/tutorials-data-science-basics

Linear Regression, Logistic Regression, Gradient Descent, Principal Component Analysis

Primary LanguageJupyter Notebook

Tutorials Data Science Basics

Melissa K (Oct 2016)

The following tutorials are a step-by-step practical implementation of mathematical concepts that are at the very basis of machine learning. I believe that mastering linear least squares, simple gradient descent and singular value decomposition somewhat by hand is crucial to understanding more advanced machine learning concepts, including Deep Learning.

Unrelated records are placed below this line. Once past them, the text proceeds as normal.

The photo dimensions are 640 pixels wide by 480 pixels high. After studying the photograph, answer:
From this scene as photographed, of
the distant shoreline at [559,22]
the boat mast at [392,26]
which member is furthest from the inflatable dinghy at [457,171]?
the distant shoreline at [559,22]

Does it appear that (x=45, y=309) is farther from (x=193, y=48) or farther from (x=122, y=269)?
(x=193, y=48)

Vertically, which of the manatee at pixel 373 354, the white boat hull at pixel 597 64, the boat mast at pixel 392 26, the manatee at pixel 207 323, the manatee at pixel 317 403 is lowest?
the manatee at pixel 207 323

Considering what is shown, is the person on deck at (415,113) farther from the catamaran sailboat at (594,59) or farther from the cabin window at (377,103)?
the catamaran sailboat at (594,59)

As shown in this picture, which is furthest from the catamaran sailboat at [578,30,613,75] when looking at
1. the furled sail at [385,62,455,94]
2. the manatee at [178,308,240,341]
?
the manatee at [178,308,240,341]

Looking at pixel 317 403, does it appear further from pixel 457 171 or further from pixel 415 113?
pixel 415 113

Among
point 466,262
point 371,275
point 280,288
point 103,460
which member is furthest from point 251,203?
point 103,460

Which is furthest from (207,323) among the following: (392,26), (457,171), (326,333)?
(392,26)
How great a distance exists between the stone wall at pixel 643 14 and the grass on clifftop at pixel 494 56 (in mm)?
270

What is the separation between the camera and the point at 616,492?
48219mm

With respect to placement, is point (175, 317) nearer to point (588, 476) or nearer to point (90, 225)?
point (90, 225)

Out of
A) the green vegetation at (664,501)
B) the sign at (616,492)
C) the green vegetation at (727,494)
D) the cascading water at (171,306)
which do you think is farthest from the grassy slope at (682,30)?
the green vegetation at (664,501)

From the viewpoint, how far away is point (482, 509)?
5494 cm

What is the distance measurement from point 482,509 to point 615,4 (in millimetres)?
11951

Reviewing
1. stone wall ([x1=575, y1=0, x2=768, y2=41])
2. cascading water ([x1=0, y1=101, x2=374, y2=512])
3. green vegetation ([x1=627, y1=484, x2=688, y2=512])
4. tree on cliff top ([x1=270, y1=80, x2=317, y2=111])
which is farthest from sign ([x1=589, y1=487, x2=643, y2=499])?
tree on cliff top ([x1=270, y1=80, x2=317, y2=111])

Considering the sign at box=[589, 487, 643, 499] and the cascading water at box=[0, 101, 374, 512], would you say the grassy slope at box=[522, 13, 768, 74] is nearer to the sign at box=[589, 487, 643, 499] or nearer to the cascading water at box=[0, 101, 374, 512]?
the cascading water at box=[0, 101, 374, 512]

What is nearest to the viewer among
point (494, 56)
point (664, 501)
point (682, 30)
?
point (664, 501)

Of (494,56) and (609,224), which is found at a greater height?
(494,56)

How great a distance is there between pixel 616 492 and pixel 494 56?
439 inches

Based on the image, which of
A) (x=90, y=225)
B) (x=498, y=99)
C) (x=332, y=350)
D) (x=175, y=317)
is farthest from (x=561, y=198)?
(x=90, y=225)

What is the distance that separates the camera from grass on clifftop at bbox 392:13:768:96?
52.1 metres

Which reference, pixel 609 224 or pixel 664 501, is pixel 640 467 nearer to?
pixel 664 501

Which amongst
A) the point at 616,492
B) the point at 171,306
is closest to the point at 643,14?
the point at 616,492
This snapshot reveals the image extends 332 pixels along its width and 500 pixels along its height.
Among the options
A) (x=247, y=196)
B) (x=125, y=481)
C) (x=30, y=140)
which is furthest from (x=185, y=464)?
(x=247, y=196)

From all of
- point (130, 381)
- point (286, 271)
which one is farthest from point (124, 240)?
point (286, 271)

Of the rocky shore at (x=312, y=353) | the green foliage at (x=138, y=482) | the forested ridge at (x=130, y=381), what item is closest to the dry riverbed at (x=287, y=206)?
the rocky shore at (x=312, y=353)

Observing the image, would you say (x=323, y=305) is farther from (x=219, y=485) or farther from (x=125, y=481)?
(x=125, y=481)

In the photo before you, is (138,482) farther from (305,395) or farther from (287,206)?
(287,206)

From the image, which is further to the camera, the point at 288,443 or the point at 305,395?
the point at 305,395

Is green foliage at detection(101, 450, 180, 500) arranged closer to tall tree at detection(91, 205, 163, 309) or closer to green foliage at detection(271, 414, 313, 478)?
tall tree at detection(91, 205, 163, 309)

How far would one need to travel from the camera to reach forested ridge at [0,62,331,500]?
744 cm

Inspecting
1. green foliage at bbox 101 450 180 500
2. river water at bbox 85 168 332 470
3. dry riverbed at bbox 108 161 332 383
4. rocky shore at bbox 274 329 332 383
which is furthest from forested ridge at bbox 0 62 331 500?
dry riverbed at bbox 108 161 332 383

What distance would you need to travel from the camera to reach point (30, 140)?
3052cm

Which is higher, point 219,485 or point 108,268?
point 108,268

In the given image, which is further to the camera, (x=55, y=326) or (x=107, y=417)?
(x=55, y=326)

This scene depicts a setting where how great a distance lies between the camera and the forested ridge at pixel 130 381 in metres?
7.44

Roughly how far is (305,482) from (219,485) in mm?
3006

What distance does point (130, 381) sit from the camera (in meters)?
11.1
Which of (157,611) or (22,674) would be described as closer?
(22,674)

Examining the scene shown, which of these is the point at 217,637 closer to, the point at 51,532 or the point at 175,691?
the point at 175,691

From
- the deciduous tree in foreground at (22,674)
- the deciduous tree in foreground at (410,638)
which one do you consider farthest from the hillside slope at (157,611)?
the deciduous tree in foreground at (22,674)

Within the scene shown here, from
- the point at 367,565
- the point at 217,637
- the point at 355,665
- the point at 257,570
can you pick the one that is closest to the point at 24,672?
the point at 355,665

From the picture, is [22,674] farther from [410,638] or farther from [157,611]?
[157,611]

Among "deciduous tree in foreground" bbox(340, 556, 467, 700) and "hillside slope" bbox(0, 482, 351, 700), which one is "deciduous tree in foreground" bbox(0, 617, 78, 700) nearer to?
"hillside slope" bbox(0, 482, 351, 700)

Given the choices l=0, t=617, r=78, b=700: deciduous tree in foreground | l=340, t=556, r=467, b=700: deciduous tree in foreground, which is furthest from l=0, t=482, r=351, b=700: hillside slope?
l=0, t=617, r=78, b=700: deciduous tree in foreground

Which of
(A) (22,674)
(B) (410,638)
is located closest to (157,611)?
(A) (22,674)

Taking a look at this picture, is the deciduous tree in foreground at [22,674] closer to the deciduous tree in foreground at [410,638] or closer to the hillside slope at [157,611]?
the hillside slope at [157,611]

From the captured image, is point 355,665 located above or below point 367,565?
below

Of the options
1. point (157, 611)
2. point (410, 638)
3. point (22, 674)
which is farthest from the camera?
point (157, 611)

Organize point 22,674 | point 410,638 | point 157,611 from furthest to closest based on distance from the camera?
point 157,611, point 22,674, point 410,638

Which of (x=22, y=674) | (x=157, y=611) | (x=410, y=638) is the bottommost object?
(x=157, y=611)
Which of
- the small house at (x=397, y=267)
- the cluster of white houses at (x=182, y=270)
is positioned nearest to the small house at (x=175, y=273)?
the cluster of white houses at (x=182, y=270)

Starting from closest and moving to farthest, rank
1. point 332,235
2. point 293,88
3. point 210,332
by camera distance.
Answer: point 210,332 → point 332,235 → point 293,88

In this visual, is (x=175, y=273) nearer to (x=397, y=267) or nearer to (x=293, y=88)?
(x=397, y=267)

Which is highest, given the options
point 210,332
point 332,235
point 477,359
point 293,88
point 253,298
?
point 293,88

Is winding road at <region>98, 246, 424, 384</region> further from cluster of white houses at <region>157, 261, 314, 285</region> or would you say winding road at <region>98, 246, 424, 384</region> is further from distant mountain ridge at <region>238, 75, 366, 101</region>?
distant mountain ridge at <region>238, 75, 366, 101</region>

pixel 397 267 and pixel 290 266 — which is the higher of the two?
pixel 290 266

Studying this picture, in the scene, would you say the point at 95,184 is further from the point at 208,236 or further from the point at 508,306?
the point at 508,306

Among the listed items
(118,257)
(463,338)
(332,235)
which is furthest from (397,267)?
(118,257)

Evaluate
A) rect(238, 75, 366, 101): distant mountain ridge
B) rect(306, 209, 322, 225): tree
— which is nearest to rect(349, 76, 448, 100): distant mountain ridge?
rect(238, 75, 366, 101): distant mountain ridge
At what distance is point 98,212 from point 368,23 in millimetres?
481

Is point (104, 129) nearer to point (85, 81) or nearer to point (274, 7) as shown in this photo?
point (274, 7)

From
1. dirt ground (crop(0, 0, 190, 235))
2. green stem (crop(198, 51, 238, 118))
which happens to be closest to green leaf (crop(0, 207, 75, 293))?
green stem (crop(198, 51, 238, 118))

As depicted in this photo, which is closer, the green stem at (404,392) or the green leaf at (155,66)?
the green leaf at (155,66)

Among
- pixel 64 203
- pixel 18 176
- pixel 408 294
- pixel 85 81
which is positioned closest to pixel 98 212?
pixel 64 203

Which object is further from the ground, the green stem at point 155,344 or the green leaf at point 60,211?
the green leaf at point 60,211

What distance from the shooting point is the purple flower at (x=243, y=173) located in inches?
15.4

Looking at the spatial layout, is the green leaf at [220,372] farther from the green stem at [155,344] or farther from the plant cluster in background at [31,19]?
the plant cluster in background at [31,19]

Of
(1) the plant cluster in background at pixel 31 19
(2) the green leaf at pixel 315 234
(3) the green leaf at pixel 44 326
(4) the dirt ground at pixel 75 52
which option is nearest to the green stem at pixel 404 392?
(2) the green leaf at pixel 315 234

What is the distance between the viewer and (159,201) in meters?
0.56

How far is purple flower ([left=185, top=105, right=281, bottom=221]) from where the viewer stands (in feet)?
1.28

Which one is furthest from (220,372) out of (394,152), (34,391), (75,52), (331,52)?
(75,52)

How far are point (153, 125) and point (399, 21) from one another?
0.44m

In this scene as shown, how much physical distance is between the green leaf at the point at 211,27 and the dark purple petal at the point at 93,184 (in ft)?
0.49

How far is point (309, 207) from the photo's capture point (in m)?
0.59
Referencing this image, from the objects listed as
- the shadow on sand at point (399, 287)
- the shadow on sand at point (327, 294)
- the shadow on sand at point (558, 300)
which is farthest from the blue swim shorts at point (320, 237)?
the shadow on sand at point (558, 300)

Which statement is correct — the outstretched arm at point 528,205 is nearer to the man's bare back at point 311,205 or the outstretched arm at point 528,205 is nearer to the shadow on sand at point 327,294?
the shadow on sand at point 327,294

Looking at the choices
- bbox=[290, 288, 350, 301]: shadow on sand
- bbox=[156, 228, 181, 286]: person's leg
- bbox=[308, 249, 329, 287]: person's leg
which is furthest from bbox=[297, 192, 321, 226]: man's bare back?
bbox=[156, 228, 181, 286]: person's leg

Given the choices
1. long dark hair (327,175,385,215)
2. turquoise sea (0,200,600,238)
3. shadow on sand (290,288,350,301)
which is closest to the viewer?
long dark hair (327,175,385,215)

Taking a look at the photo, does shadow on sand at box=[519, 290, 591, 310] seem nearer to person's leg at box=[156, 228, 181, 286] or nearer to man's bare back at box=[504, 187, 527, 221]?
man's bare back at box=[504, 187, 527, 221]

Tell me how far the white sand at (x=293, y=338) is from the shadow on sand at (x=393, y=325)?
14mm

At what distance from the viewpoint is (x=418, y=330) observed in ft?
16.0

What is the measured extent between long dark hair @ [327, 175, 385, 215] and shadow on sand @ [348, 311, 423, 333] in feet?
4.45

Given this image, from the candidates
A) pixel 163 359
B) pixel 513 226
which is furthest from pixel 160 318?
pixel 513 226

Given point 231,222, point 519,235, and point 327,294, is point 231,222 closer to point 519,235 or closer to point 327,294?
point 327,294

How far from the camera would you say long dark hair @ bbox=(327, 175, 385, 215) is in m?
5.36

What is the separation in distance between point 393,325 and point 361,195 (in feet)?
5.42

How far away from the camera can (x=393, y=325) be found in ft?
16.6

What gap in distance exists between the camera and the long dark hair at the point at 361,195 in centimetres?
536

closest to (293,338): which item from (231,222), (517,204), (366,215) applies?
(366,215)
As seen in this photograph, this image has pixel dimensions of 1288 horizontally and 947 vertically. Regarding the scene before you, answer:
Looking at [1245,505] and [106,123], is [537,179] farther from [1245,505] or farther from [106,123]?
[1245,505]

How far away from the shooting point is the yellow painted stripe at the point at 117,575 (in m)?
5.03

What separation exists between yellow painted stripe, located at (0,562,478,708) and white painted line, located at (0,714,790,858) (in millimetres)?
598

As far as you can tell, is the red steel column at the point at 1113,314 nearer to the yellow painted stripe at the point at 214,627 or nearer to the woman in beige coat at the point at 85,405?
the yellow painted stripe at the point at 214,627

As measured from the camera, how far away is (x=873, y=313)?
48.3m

  • The primary focus here is on practicality (Do it in Python) rather than deriving mathematical equations (there are tons of great tutorials out there that cover that part in detail).

  • The secondary focus is on connecting the dots between basic mathematical concepts - for example you can fit a plane to a data cloud using either least squares method or singular value decomposition...you will learn the difference and implications.

  • Finally, the solutions derived by hand will be compared to sklearn.

Table of content
  1. Linear Regression Models - Least Squares Method

    Covering various multiple linear regression cases (e.g. continuous vs. mixed type features/independent variables to predict a continuous target/dependent variable using a closed-form solution)

  2. Binomial Logistic Regression - Gradient Descent Optimization

    Covering simple gradient descent optimization as iterative method to predict a binary target/dependent variable.

  3. Principal Component Analysis (PCA)

    Introducing Principal Component Analysis (PCA) using singular value decomposition to fit a plane to a data cloud in 3D.